Gerçekten mi? O karizmadaki adam bu şekilde mi konuşacak, yapay geldi biraz bana…
“U-uu. Kulağa çok ciddi geliyor….”
“Ben eşitliğe inanırım, bebek.”
Bu iki cümle farklı yerlerde geçiyor, ama bunlarda bana göre kitabın tümünde bir karizması ve ciddiyeti olan 28 yaşındaki (ya da o civardaydı sanırım) bir adama hiç gitmemiş, söylemeden edemeyeceğim. 
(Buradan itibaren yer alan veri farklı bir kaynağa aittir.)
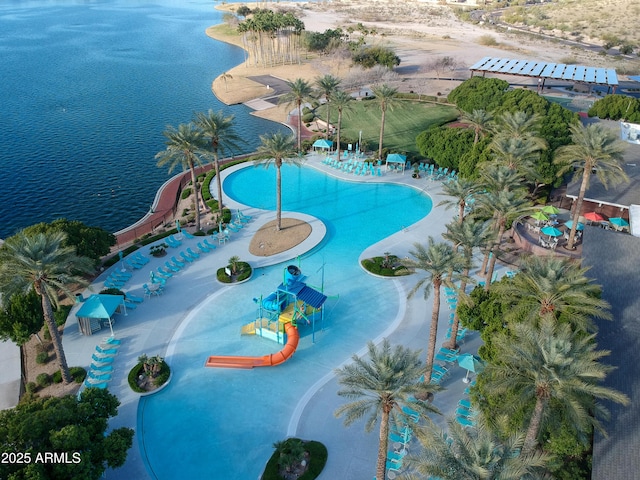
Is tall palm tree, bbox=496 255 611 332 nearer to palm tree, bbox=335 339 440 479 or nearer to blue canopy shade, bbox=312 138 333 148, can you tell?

@Küçük Kız: Ahaha okurken dedim Tuğçe buralara banko takılacak diye, keza yanılmamışım (:
Hem Regina, hem Sebastian, kolay sevilebilir yaratılmış karakterler ve Sebastian son derece gerçekçi buna şüphe yok, ama biraz daha karakter gelişimi kimseye zarar vermezdi. İkilinin birbirinde cinsel çekim dışında gerçekten ne bulduğunu pek fazla anlayamıyoruz. Geçmişlerini, özellikle Sebastian’ın bu kadar kendine kapalı olmasının öyküsünü göremiyoruz, sadece kısa bir bakış var kitapta buna. Aynı sıkıntı ikincil karakterlerde de söz konusu tabii ki, ama onlarda özellikle de Alex ve Margaret çok sevimlililer. Regina’nın müdürü Sloan’a gelince, en havada kalan karakter o olmuş, keşke yaptıklarının daha net sebeplerini de görebilseydik.

Vee Bettie Page!!!
@Tuğçe: Kitabın adında yer alan Bettie Page kısmı ise, Regina’nın kendisine olan fiziksel benzerliğinden ortaya çıkıyor ve daha sonra cinselliğinin kontrolünü ele aldığı ve bundan keyif alma, kendi ile barışık hale gelmesinde esinlenme kaynağı olarak sunuluyor.
Benim bu tip kitaplarla ilgili en büyük problemim; fazlasıyla saf, iyi niyetli ve güzelliğinin farkında olmayan kızların bir anda yirmi küsur senenin tüm sakınmalarını boş vermeleri ve her şeyi göze almaları ve dahası, bu yolda cinselliğinde en uç noktasından başlıyor olmaları. Bunu yaparken de hiç tereddüt yaşamamaları, en azından inandırıcı bir tereddüt yaşamamaları. Yazarlarında bunu “aşk gözünü kör etmiş” mantığının arkasına gizlemesi… Hazırım @Küçük Kız, bu söylemden memnun olmayacağını düşünüyorum ;)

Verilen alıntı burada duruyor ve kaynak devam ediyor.